>> BEGIN

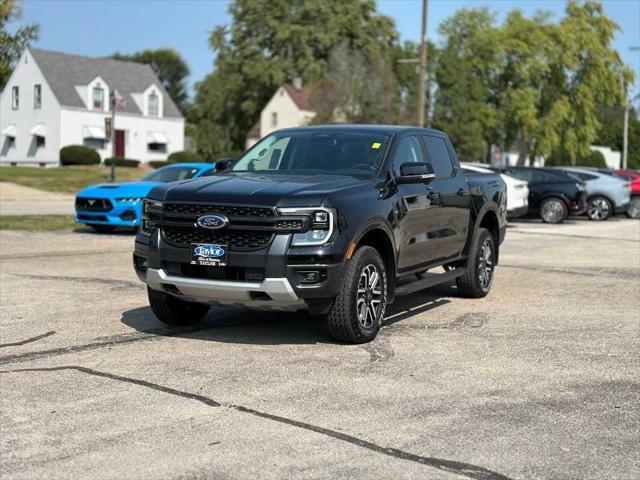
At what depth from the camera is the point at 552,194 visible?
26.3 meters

>> END
>> BEGIN

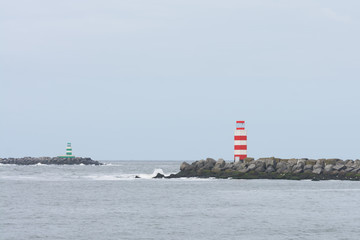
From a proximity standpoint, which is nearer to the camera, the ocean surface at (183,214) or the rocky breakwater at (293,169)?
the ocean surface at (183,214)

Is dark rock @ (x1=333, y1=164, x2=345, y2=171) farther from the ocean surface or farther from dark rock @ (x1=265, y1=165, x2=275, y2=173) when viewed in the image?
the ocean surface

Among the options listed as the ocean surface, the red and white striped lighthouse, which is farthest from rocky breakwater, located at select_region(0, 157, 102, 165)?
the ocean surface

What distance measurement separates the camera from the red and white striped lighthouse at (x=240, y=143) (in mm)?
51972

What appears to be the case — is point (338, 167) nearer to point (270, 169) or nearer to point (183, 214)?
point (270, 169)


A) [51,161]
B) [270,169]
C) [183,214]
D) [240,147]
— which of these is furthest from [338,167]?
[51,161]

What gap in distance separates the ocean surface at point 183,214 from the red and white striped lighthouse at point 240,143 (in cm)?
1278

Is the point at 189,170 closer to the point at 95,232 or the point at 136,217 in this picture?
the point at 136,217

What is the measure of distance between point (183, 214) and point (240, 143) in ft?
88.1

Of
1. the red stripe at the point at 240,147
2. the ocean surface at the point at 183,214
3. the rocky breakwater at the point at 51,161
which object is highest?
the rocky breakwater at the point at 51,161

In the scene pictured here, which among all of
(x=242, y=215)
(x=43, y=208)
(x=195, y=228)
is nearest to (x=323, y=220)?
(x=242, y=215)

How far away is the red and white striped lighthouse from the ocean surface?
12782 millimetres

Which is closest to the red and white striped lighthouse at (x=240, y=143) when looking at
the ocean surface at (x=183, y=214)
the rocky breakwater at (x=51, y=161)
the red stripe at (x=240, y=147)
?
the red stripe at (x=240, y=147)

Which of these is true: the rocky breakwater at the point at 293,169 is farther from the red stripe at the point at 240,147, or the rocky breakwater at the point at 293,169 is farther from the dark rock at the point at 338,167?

>> END

*Task directions*
Recast the material as a numbered list with blank lines left out, covering only the part that opens with the line containing "Is the point at 189,170" and closes with the line containing "Which of these is true: the", both ends included.

*Result for this exercise*
1. Is the point at 189,170 closer to the point at 95,232 or the point at 136,217 in this picture?
2. the point at 136,217
3. What is the measure of distance between point (183, 214) and point (240, 143) in ft?
4. 88.1
5. Of
6. 1. the red stripe at the point at 240,147
7. 2. the ocean surface at the point at 183,214
8. 3. the rocky breakwater at the point at 51,161
9. which object is highest?
10. the rocky breakwater at the point at 51,161
11. In the scene pictured here, which among all of
12. (x=242, y=215)
13. (x=43, y=208)
14. (x=195, y=228)
15. is nearest to (x=323, y=220)?
16. (x=242, y=215)
17. How far away is the red and white striped lighthouse from the ocean surface?
18. 12782 millimetres
19. Which is closest to the red and white striped lighthouse at (x=240, y=143) when looking at
20. the ocean surface at (x=183, y=214)
21. the rocky breakwater at (x=51, y=161)
22. the red stripe at (x=240, y=147)
23. ?
24. the red stripe at (x=240, y=147)
25. Which of these is true: the rocky breakwater at the point at 293,169 is farther from the red stripe at the point at 240,147, or the rocky breakwater at the point at 293,169 is farther from the dark rock at the point at 338,167?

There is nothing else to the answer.